Update all of the following items by replacing "outstretched wing" with "extended wing", leaving everything else unchanged, and omit the pictures from your answer.

# # # # #

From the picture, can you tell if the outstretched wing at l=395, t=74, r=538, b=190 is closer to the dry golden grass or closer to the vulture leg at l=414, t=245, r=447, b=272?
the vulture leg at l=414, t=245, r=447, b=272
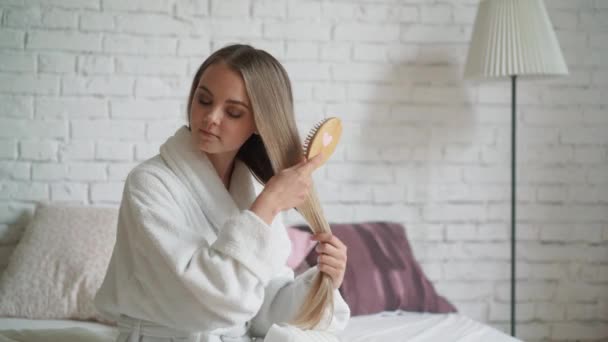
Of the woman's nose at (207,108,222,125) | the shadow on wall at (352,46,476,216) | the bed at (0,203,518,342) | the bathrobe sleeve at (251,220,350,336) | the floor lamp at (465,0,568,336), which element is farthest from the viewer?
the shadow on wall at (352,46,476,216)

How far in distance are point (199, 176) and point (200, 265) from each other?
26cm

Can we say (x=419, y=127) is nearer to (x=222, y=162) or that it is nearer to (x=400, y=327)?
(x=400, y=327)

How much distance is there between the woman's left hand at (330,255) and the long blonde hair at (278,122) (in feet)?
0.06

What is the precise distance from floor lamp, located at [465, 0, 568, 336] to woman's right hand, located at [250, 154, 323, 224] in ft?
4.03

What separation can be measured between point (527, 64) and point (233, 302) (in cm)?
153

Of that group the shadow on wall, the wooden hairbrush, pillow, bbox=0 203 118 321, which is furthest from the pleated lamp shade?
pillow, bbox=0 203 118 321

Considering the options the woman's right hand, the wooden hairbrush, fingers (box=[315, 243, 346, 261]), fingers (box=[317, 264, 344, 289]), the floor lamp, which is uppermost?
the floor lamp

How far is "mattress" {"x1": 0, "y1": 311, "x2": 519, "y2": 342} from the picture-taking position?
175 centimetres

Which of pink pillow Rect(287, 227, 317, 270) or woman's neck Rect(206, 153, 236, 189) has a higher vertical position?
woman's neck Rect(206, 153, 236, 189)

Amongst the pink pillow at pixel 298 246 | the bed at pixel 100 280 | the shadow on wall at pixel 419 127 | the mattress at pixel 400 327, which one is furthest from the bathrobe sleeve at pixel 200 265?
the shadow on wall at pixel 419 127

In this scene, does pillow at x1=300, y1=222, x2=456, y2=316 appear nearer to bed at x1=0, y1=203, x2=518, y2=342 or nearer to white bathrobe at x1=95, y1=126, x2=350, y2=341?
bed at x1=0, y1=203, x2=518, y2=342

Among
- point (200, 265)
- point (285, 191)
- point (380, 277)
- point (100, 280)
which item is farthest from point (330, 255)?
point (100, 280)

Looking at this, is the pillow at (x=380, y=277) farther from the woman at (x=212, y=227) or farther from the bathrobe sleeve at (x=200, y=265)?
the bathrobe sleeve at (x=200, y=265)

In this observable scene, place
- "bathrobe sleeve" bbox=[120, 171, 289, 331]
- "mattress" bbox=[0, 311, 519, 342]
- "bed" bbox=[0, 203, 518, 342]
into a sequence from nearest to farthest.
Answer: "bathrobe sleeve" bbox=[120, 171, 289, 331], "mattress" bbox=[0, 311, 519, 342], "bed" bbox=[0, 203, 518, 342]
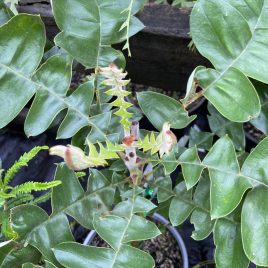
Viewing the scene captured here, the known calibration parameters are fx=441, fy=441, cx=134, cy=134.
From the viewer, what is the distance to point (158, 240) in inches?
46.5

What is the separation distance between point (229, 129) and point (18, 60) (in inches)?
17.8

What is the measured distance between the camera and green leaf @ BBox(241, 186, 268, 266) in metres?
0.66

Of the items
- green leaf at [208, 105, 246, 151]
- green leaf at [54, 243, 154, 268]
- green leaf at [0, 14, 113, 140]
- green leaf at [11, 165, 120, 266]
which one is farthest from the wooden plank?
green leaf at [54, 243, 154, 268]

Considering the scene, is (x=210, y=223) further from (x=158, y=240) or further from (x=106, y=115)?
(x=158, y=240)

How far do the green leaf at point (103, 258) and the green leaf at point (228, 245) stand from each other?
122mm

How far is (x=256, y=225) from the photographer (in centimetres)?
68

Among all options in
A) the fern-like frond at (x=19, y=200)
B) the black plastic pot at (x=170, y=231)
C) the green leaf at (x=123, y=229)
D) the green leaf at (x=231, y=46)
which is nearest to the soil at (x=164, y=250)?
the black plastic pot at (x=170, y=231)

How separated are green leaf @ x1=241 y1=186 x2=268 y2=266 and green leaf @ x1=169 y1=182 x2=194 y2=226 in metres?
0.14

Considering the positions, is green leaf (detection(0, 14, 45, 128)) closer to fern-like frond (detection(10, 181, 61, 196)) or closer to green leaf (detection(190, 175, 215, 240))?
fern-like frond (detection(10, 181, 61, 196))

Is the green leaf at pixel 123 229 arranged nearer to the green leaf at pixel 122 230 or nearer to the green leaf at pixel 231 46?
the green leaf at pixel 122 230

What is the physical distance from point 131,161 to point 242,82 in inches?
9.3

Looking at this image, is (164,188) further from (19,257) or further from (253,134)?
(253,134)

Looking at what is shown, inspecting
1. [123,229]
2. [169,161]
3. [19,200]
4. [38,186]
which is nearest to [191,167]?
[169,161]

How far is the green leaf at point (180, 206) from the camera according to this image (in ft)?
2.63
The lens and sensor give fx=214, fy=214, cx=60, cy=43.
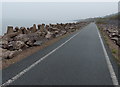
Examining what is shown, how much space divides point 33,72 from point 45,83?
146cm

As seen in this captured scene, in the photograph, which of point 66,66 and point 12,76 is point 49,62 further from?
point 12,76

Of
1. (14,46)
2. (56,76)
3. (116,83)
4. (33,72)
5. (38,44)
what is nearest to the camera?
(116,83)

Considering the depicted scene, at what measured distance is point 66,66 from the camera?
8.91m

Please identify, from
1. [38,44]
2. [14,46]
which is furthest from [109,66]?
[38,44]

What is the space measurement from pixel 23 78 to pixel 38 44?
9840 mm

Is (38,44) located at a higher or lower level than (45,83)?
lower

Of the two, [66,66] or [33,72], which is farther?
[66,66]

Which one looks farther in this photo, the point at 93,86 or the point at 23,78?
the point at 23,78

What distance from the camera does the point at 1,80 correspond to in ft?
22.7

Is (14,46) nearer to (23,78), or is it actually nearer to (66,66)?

# # # # #

Completed task:
From the picture, can you tell if the extended wing at l=395, t=74, r=538, b=190 is closer to the dry golden grass or closer to the vulture leg at l=414, t=245, r=447, b=272?
the vulture leg at l=414, t=245, r=447, b=272
Of the woman's nose at (207,108,222,125) | the shadow on wall at (352,46,476,216) | the bed at (0,203,518,342) | the bathrobe sleeve at (251,220,350,336) | the floor lamp at (465,0,568,336), which element is farthest from the viewer?
the shadow on wall at (352,46,476,216)

How far in distance are point (199, 176) and point (200, 265) from each other?
26cm

Can we say (x=419, y=127) is nearer to (x=222, y=162) or that it is nearer to (x=400, y=327)?
(x=400, y=327)

How much distance is there between the woman's left hand at (330,255) and the long blonde hair at (278,122) (in feet)?
0.06

What is the precise distance from floor lamp, located at [465, 0, 568, 336] to woman's right hand, located at [250, 154, 323, 224] in ft?
4.03

What separation can be measured between point (527, 64) and point (233, 302) (in cm)?
153

Of that group the shadow on wall, the wooden hairbrush, pillow, bbox=0 203 118 321, which is furthest from the pleated lamp shade?
pillow, bbox=0 203 118 321

Considering the options the woman's right hand, the wooden hairbrush, fingers (box=[315, 243, 346, 261]), fingers (box=[317, 264, 344, 289]), the floor lamp, which is uppermost?
the floor lamp

How far is "mattress" {"x1": 0, "y1": 311, "x2": 519, "y2": 342} from the picture-taking position?
175 centimetres

Which of pink pillow Rect(287, 227, 317, 270) or woman's neck Rect(206, 153, 236, 189) has a higher vertical position?
woman's neck Rect(206, 153, 236, 189)

Amongst the pink pillow at pixel 298 246 | the bed at pixel 100 280 | the shadow on wall at pixel 419 127 | the mattress at pixel 400 327, which one is furthest from the bathrobe sleeve at pixel 200 265?
the shadow on wall at pixel 419 127

In this scene, does pillow at x1=300, y1=222, x2=456, y2=316 appear nearer to bed at x1=0, y1=203, x2=518, y2=342 or nearer to white bathrobe at x1=95, y1=126, x2=350, y2=341?
bed at x1=0, y1=203, x2=518, y2=342

Among
- point (200, 265)
- point (285, 191)
- point (380, 277)
- point (100, 280)
which item is farthest from point (330, 255)?
point (100, 280)

Looking at this, is the pillow at (x=380, y=277) farther from the woman at (x=212, y=227) or farther from the bathrobe sleeve at (x=200, y=265)?
the bathrobe sleeve at (x=200, y=265)

In this observable scene, place
- "bathrobe sleeve" bbox=[120, 171, 289, 331]
- "mattress" bbox=[0, 311, 519, 342]
- "bed" bbox=[0, 203, 518, 342]
into a sequence from nearest to farthest.
Answer: "bathrobe sleeve" bbox=[120, 171, 289, 331], "mattress" bbox=[0, 311, 519, 342], "bed" bbox=[0, 203, 518, 342]
Viewing the scene captured here, the known calibration parameters are fx=441, fy=441, cx=134, cy=134.
From the viewer, what is the distance to point (158, 240) in inches?
46.5

What is the separation distance between point (229, 129) and point (18, 60) (in inches)?
17.8

What is the measured distance between the camera and green leaf @ BBox(241, 186, 268, 266) in metres?
0.66

Of the items
- green leaf at [208, 105, 246, 151]
- green leaf at [54, 243, 154, 268]
- green leaf at [0, 14, 113, 140]
- green leaf at [11, 165, 120, 266]
which one is farthest from the wooden plank?
green leaf at [54, 243, 154, 268]

Considering the scene, is (x=210, y=223) further from (x=158, y=240) or further from (x=106, y=115)?
(x=158, y=240)

How far do the green leaf at point (103, 258) and the green leaf at point (228, 245) stand from each other?
122mm

How far is (x=256, y=225) from the photographer (in centimetres)?
68

Among all options in
A) the fern-like frond at (x=19, y=200)
B) the black plastic pot at (x=170, y=231)
C) the green leaf at (x=123, y=229)
D) the green leaf at (x=231, y=46)
which is nearest to the soil at (x=164, y=250)?
the black plastic pot at (x=170, y=231)

How separated are green leaf @ x1=241 y1=186 x2=268 y2=266 and green leaf @ x1=169 y1=182 x2=194 y2=226 in metres?
0.14

Considering the positions, is green leaf (detection(0, 14, 45, 128)) closer to fern-like frond (detection(10, 181, 61, 196)) or closer to green leaf (detection(190, 175, 215, 240))?
fern-like frond (detection(10, 181, 61, 196))

Is the green leaf at pixel 123 229 arranged nearer to the green leaf at pixel 122 230 or nearer to the green leaf at pixel 231 46?
the green leaf at pixel 122 230

What is the physical distance from point 131,161 to point 242,82 in inches?
9.3

Looking at this image, is (164,188) further from (19,257) or further from (253,134)?
(253,134)

Looking at what is shown, inspecting
1. [123,229]
2. [169,161]
3. [19,200]
4. [38,186]
which is nearest to [191,167]?
[169,161]

How far is the green leaf at point (180, 206) from the camera according to this image (in ft)?
2.63
The lens and sensor give fx=214, fy=214, cx=60, cy=43.
Examining what is shown, how much space divides point 33,72 from point 45,83?
146cm

As seen in this captured scene, in the photograph, which of point 66,66 and point 12,76 is point 49,62 further from?
point 12,76

Of
1. (14,46)
2. (56,76)
3. (116,83)
4. (33,72)
5. (38,44)
what is nearest to the camera?
(116,83)

Considering the depicted scene, at what measured distance is point 66,66 from the camera?
8.91m

Please identify, from
1. [38,44]
2. [14,46]
which is furthest from [109,66]?
[38,44]

What is the space measurement from pixel 23 78 to pixel 38 44?
9840 mm

Is (38,44) located at a higher or lower level than (45,83)?
lower

Of the two, [66,66] or [33,72], which is farther?
[66,66]

Which one looks farther in this photo, the point at 93,86 or the point at 23,78?
the point at 23,78

What distance from the camera does the point at 1,80 correspond to in ft?
22.7

Is (14,46) nearer to (23,78), or is it actually nearer to (66,66)?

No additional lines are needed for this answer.